ECMO and CRRT were needed for COVID-19 patients to support their failed organ (lung and kidney) function so their bodies could heal from the virus.
It takes a village
The nurses, acute care surgery faculty, respiratory therapists, technicians, residents, medical students and fellows on the unit all worked together to serve the quickly-expanding COVID-19 critical care population.
Jennifer Siev, B.S.N., R.N., clinical nurse supervisor for the SICU, said staff on the unit voluntarily worked hundreds of extra shifts, choosing to give back their vacation time to support each other and continue giving the best possible care to this patient population. She described the team as adaptable and flexible, rising to the challenges every day and working together to implement continuously evolving treatment plans as more was learned about the virus.
She is proud of how the team adjusted to new procedures, as well as policies and expectations that changed every day, sometimes multiple times a day.
“They definitely rose to the challenge, but the most inspirational part was the way other units networked with us to help meet patient needs,” said Siev.
“The pandemic surge was the largest challenge I personally have seen in the last 17 years,” she said. “Staff who’ve been here for more than 30 years say that this was the most difficult patient population with highest acuity the unit has ever seen.”
Siev credits the ECMO team, the SWAT team, and nurses from the Emergency Department, Pediatric Cardiothoracic Unit, Trauma Burn ICU, Central Staffing Resources and 4C for the role they played in supporting patient needs on the SICU. She is grateful for nurses who had not worked on the unit for years that returned to provide support during the height of the pandemic.
“We could not have made it without their help,” she said.
While the flattening of the curve in southeast Michigan has allowed many units to return to business as usual, that is not the case for the SICU team.
“Since we are the unit that takes adult ECMO patients for severe respiratory failure, not much has really changed for us,” said Siev. “The data might show decreasing numbers within the institution but we still have patients here today who were admitted COVID-19 positive and are now testing negative but are still incredibly sick.
“Although it’s encouraging to see the numbers going down, it’s important to remember that this is a new normal, probably for all of us, but especially in our unit.”
Napolitano said part of the unit has reverted back to a bit of a surgical ICU: “We’re also taking care of our surgical patient population, including general surgery, specialty surgery, liver transplant, and hepatobiliary patients, surgical oncology patients with large sarcomas, and OB/GYN patients with peri-partum hemorrhage.”
However, within the last two weeks, the team has begun to see new COVID-19 ICU patients who have been cannulated and placed on ECMO shortly after admission.
“We’re very fortunate that our entire SICU team takes the responsibility of caring for a patient that really is on the brink of dying and we are able to get many of those patients through to full, meaningful, quality recovery,” said Napolitano. “We celebrate those.”
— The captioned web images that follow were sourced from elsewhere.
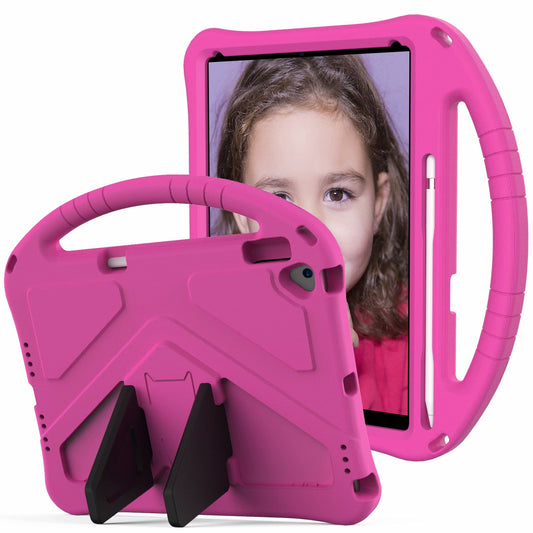 Great Flying Man iPad 7 EVA Case Hand Handle Stand Military Protection Kids Safety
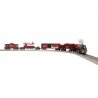 Christmas Celebration Train Set - LionChief Sound & Control -- 2-4-2 Steam Loco, 3 Cars, FasTrack Oval, Remote Controller, Wall 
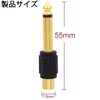 Mirhua Phone Adapter Plug 6.35mm Male to RCA Female Converter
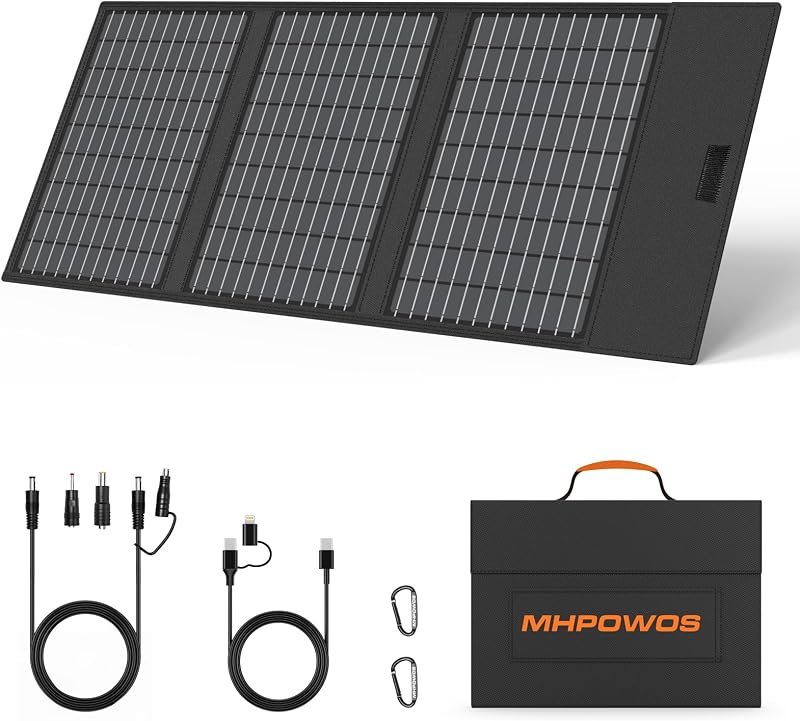Best 200W portable solar panel for remote campsite power bac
Napolitano beamed as she talked about three patients on the unit who were on ventilators for three or four months, and on ECMO, who are now recovered and communicating with the team. She said they are talking, neurologically intact, have recovered from lung, heart and kidney failure and are grateful to be here and to be alive.
“We had patients on ECMO for a long time and we did not think they were going to make it at all,” said Molly Candy, B.S.N., a nurse on the SICU. “Now we’ve seen them walk off the unit, or get up out of bed, and we’ve heard their voice again.
“That has been the most rewarding thing ever.”